Though researchers had previously been aware of the camp’s location, construction of a new emergency response services headquarters at the location marked the first time experts had excavated the site. Per Radio Prague International, the dig unearthed brick floors and the foundations of a building, as well as artifacts including tin cups and fragments of dishes.
During World War II, the Nazis created four concentration camps in the territory of Liberec, which was then a regional center of German power. Between 1941 and 1943, the newly uncovered camp housed more than 130 Roma people who were forced to help build housing at nearby Králův Háj.
“They usually stayed in the camp a year or two,” Ivan Rous of Liberec’s North Bohemian Museum tells the Czech News Agency (ČTK), as quoted by Romea.cz. “They were here until they were sent to the big concentration camps. The women were sent to Ravensbrück and the men were sent to Buchenwald and to Auschwitz. They murdered them there, nobody survived.”
As Rous wrote in an essay excerpted by Romea.cz in 2016, records of Liberec’s concentration camps are sparse, with the majority of information coming from oral histories and eyewitness testimonies.

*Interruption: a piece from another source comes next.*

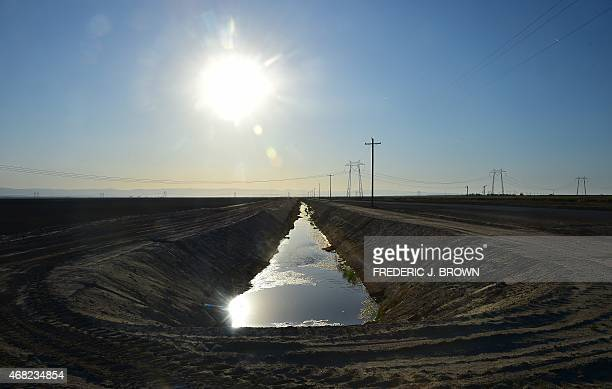 Water flows along the aqueduct near fields of crops beneath the sweltering sun on March 29 2015 in Kern County California which became the nation's...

One local Roma woman, Růžena B., recounted how she and her family narrowly escaped deportation; later, the 10-year-old and her father snuck into the camp to visit the Roma imprisoned there.

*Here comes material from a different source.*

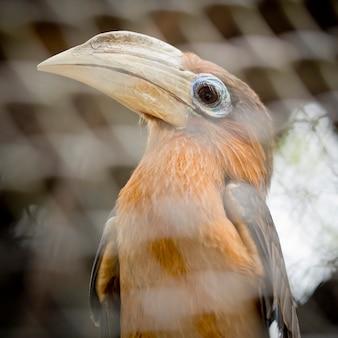 Bruine neushoornvogel, roestigwangige neushoornvogel (anorrhinus tickelli)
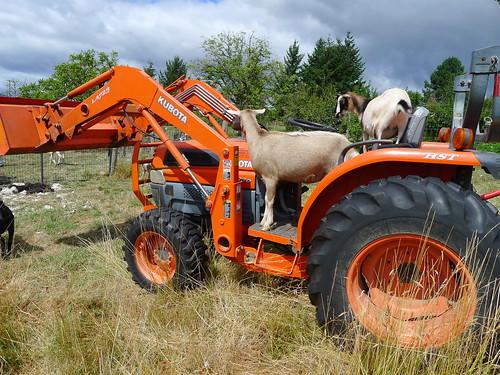 Shearing Alpacas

Several years ago, Rous and members of the Association of Romani Representatives of the Liberec Region installed crosses in honor of seven child victims at the site of the camp.
“This was the harshest of four camps built in Liberec,” Rous tells Radio Prague, “and yet there is no memorial. All were murdered in Auschwitz or other camps.”
After the Nazis sent the camp’s Roma victims to their deaths, they used the camp to hold French prisoners of war, who were forced to work at a nearby quarry.
Beginning around 1950, the site was used as a dumping ground for municipal and construction waste. By 1962, it appeared on a map as a “ruin,” according to a second Rous article republished by Romea.cz.
To find traces of the camp, the archaeologists dug beneath the landfill.
“We have uncovered large sections of the main building, which was [115 feet] long and nearly [33 feet] wide, along with an extension in the shape of a ‘T’ of about [33 by 26 feet], and preserved brick floors,” Petr Brestovanský, an archaeologist from the museum, tells Radio Prague.
During the Holocaust, the Nazis persecuted and murdered as many as 500,000 Roma and Sinti people—but today, this history remains little known. As the United States Holocaust Memorial Museum (USHMM) explains, researchers are increasingly focusing attention on these groups, who originated in India and lived all across Europe by the end of the 15th century. The Nazis targeted these individuals, described as “gypsies” out of a mistaken belief that they originated in Egypt, for extermination together with the Jews.
After the war, world powers were slow to recognize the Roma and Sinti as Holocaust victims. The Nuremberg Trials did not prosecute war criminals for crimes specifically perpetrated against them, and Germany only acknowledged the groups as “victims of racial policy” in 1979, wrote Brigit Katz for Smithsonian magazine last year.
In lieu of the discovery of concentration camp ruins in Liberec, Deputy Mayor Ivan Langer tells Radio Prague that the city plans to continue construction of the emergency response building and construct a separate memorial in honor of the Roma victims.
“We are thinking about building a memorial at the bend on the opposite riverbank,” he says. “We’ve been talking to a quite well-known artist who could create something special.”